A tiny Nigerian ISP has hijacked internet traffic meant for Google’s data centers. The incident, called a BGP hijack, occurred yesterday, on November 12, between 13:12 and 14:35, Pacific time, according to Google.
The incident was first detected and reported by BGPmon, an online service that monitors the routes that internet traffic takes through the smaller internet service provider (ISP) networks that make up the larger internet.
According to BGPmon, the incident was caused by a small Nigerian ISP named MainOne Cable Company (AS37282), which announced to nearby ISPs that it was hosting IP addresses that were normally assigned to Google’s data center network.
This bad routing announcement leaked downstream to other ISPs, causing more and more nearby providers to send Google-intended traffic to MainOne’s network, instead of the normal BGP routes.
According to experts from ThousandEyes, a cloud security company, the path that this traffic took most often was one via TransTelecom (AS 20485) in Russia and China Telecom (AS 4809) in China.
“We noticed that this leak was primarily propagated by business-grade transit providers and did not impact consumer ISP networks as much,” said Ameet Naik, a manager for ThousandEyes.
“All the traffic slammed into the great firewall, terminating at China Telecom edge router,” Naik added.
Whatever traffic ended up reaching the small Nigerian ISP, was later dropped, resulting in zero Google connectivity for impacted users.
The incident caused quite a stir online, and especially among networking and cyber-security experts. The reason is that of an academic paper published last month which accused China Telecom, a state-owned telecom firm, of repeated BGP hijacks that misdirected the traffic of western countries through its network for no good reason.

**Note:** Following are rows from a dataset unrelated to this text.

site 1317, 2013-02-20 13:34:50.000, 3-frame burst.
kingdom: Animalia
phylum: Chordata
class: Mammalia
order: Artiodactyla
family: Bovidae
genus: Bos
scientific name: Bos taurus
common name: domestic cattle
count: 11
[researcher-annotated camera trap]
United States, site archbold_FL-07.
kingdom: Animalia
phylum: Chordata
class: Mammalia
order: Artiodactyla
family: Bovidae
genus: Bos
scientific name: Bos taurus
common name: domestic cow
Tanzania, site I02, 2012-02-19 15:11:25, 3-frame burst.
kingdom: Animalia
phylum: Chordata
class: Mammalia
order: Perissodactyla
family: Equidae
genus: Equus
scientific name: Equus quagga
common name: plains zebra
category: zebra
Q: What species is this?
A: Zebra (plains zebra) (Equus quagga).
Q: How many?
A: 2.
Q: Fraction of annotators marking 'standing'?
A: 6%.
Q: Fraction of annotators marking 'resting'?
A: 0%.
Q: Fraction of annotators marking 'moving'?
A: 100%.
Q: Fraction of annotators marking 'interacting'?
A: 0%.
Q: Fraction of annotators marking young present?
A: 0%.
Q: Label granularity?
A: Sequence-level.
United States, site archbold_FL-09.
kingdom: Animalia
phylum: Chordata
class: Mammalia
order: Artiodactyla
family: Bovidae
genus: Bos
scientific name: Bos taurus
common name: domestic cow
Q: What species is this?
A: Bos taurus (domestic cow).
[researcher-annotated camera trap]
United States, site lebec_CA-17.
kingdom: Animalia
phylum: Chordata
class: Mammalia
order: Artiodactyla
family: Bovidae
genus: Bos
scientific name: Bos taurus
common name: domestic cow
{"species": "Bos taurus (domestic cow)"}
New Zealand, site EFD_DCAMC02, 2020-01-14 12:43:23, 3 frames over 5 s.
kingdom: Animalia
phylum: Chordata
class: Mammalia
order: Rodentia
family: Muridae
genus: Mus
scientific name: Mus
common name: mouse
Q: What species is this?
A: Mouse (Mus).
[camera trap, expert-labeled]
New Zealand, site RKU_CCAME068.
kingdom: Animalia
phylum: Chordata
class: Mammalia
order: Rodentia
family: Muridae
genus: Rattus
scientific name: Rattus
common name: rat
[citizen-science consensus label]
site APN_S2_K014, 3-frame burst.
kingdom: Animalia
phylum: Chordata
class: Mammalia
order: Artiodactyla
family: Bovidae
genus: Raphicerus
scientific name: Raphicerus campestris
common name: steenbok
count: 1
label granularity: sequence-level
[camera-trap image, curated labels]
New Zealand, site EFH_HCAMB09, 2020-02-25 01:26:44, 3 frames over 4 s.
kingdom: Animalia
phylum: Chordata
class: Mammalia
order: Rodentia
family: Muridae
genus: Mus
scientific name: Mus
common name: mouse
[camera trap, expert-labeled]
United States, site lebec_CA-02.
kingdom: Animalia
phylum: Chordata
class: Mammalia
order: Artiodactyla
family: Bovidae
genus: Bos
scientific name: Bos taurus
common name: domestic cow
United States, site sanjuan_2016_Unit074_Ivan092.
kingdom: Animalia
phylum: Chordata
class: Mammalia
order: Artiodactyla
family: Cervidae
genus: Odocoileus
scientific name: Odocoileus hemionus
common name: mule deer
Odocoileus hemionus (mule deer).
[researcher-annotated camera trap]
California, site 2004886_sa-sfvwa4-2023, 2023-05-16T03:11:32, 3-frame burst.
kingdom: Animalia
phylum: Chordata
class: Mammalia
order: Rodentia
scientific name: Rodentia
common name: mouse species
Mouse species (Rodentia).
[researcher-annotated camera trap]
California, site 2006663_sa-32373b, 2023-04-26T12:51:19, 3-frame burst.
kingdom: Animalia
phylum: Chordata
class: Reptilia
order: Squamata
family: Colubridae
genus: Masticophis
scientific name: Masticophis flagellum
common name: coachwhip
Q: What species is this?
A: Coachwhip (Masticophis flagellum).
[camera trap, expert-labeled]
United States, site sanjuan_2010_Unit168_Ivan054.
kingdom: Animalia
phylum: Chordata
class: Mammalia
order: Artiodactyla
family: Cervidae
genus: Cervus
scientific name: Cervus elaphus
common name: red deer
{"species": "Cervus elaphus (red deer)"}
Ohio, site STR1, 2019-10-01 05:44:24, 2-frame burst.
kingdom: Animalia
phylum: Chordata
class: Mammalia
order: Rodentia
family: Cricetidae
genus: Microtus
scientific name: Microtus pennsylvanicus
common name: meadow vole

The findings of that research paper, which were very controversial and politically charged, were confirmed last week by Oracle’s Internet Intelligence division (formerly known as Dyn).
BGP hijacks are considered highly dangerous, as it allows the unauthorized network through which the traffic goes to intercept, analyze, and log sensitive traffic that could be decrypted at a later date.
Yesterday’s temporary Google traffic redirection marks just another incident in a long list of BGP hijacks incidents that have been a major problem since the 1990s.
Even if the traffic “misdirection” by the Nigerian ISP was intentional or accidental, the problem still lies with the BGP itself, a protocol developed in the 1980s, which has no security features and is still used today to interconnect ISP networks and relay internet traffic.
Efforts are ongoing to improve BGP with additional security features.